WASHINGTON ― Ivanka Trump, daughter of Republican presidential nominee Donald Trump, insists that her father is a feminist. But the GOP candidate has managed to offend women four times in the past four days, even kicking a woman with a crying baby out of his rally and mocking her after she left.
Trump started his latest string of insults on Saturday, attacking a Muslim woman whose son died fighting for the United States in the Iraq War. The real estate mogul criticized Gold Star mother Ghazala Khan in an interview with ABC News because she stood silently next to her husband, Khizr Khan, at the Democratic National Convention while he spoke about their late son.
“[L]ook at his wife, she was standing there.

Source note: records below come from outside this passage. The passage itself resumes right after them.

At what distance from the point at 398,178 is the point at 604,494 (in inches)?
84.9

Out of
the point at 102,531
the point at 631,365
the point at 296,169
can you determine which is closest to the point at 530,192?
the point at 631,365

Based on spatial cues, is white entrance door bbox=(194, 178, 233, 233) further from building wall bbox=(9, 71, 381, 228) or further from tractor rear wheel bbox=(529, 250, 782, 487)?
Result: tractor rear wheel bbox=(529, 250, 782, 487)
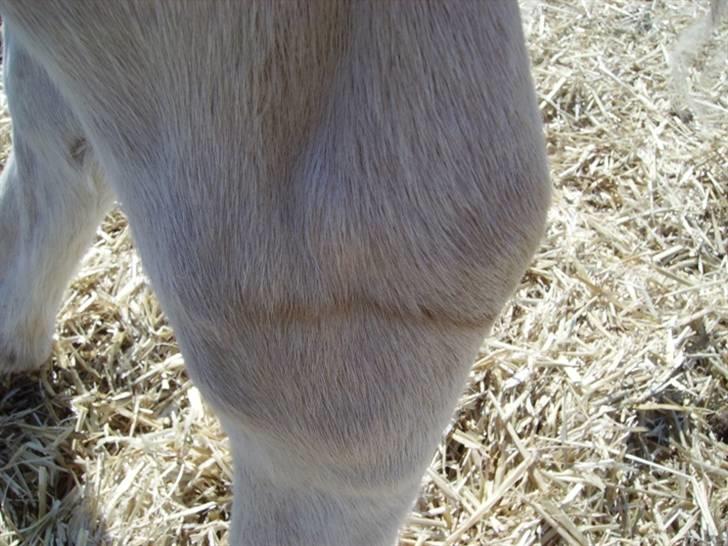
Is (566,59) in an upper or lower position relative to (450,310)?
lower

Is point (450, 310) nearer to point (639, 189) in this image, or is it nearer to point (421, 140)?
point (421, 140)

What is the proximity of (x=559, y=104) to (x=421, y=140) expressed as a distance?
52.6 inches

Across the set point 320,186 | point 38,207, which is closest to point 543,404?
point 38,207

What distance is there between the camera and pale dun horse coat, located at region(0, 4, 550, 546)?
0.43 m

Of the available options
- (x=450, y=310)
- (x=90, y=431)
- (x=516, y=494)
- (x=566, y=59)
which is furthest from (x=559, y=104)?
(x=450, y=310)

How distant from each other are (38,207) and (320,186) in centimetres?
67

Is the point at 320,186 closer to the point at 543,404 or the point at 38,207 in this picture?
the point at 38,207

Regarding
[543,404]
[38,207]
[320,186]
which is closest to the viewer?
[320,186]

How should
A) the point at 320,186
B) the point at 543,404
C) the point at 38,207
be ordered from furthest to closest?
the point at 543,404, the point at 38,207, the point at 320,186

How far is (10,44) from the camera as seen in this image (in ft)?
2.63

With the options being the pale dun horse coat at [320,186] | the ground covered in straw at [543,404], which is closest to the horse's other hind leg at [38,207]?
the ground covered in straw at [543,404]

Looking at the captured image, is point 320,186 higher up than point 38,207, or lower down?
higher up

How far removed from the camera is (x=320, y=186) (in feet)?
1.49

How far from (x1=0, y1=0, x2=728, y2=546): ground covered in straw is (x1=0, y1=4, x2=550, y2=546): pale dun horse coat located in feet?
1.62
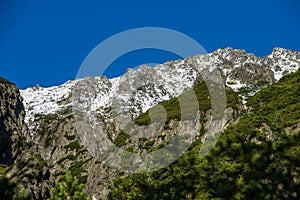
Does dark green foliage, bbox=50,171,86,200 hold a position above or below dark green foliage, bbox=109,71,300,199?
below

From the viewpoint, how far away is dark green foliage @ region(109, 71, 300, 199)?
125 feet

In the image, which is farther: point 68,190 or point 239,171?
point 239,171

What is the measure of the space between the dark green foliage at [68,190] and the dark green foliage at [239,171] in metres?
17.6

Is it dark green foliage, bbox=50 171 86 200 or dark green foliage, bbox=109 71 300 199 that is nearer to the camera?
dark green foliage, bbox=50 171 86 200

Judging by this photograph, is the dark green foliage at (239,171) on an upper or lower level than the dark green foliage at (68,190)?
upper

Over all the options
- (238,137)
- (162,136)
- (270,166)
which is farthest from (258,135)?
(162,136)

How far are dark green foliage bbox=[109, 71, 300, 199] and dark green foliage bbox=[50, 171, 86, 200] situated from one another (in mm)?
17595

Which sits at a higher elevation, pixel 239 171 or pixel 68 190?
pixel 239 171

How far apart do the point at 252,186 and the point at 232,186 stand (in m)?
2.10

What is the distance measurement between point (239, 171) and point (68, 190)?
19901 millimetres

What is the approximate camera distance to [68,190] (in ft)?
90.9

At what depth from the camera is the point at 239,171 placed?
131ft

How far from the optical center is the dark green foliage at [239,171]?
38.2 metres

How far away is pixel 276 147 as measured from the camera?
40688mm
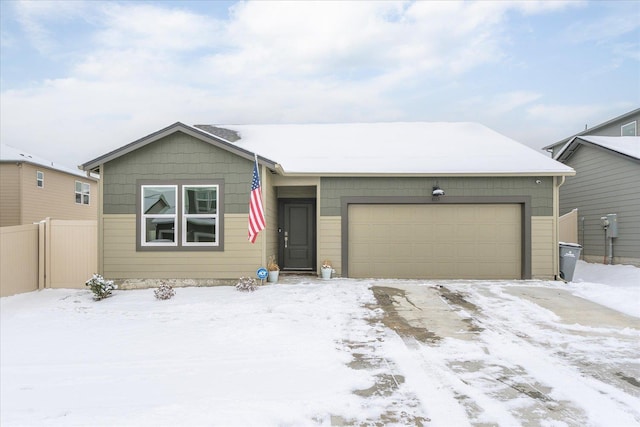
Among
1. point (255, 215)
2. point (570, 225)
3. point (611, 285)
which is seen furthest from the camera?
point (570, 225)

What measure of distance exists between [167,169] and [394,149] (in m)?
6.18

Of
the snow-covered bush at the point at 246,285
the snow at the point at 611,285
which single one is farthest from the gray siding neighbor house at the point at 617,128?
the snow-covered bush at the point at 246,285

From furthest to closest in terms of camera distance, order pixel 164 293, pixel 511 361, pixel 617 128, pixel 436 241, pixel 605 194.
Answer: pixel 617 128
pixel 605 194
pixel 436 241
pixel 164 293
pixel 511 361

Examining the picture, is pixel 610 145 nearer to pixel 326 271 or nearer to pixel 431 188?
pixel 431 188

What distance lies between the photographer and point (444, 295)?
772 cm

She had nothing to say. She probably, maybe she wasn’t allowed to have anything to say. You tell me,” Trump told ABC News’ George Stephanopoulos.
Trump’s comments not only insulted Khan herself, but all Muslim American women who are tired of the stereotype that they are oppressed. Khan fired back that she declined to speak at the convention because she was still too upset about the death of her son ― not because her husband or culture forbid her to do so. And female activists in the Muslim American community rallied behind Khan using the social media hashtag #CanYouHearUsNow, hoping to disabuse Trump of his misconceptions about Muslim women.
But Trump didn’t stop there. In an interview with USA Today columnist Kristen Powers published on Monday, the GOP candidate insulted working women across the world when he said that he would expect his daughter, Ivanka, to “find a new career” or company if she were sexually harassed by her boss at work. He made the comment in a conversation about Roger Ailes, the former Fox News chief whom multiple female employees have accused of demanding sex from them in exchange for career advancement.
Aside from the fact that most women do not have the luxury of simply finding a new career after being sexually harassed on the job, Trump said nothing about holding the perpetrator accountable. In fact, he said he was skeptical of the women who accused Ailes of sexual harassment, calling the conservative media executive a “good person” and “very talented.”
“Some of the women that are complaining, I know how much he’s helped them,” Trump said of Ailes in an NBC news interview last week.
Of course, Trump was not content to insult only Muslim women and working women. He decided to publicly mock a woman holding a crying baby at his rally in Ashburn, Virginia, on Tuesday, and then kick both the mom and baby out of the event.
“Don’t worry about that baby. I love babies,” Trump said, sarcastically, after hearing the baby crying during his speech. “Don’t worry about it. I love babies. I hear that baby crying, I like it. What a baby. What a beautiful baby. Don’t worry, don’t worry. The mom’s running around like — don’t worry about it, you know. It’s young and beautiful and healthy and that’s what we want.”
But when the young mom didn’t take the hint that Trump wanted her to leave, he told her more directly.
“Actually, I was only kidding, you can get the baby out of here,” the Republican nominee said to laughter and applause. “That’s all right. Don’t worry. I think she really believed me that I love having a baby crying while I’m speaking. That’s OK. People don’t understand. That’s OK.”
Then, at the same rally, Trump turned his attention to Democratic presidential nominee Hillary Clinton.
“Do you think she looks presidential?” he asked the crowd. “I don’t think so.”
Of course Clinton doesn’t look presidential. Every president the United States has had for 240 years has been a man. But Trump was likely not referring to the glass ceiling when he commented about his opponent’s looks.
It remains to be seen whether these comments will be enough to turn off his female supporters. Before this week, he had called women “fat pigs” and “dogs,” said women should face “punishment” for having abortions, and allegedly called a female attorney “disgusting” when she requested to leave a deposition in 2011 to pump breast milk. But several female delegates at the Republican National Convention in July told The Huffington Post that Trump’s misogynistic remarks made them no less inclined to support him.
“Do I think that some of the things he said are hurtful? Maybe, yeah,” said one mother of three from Minnesota. “But that’s the beauty of our First Amendment. We should be able to say things no matter what.”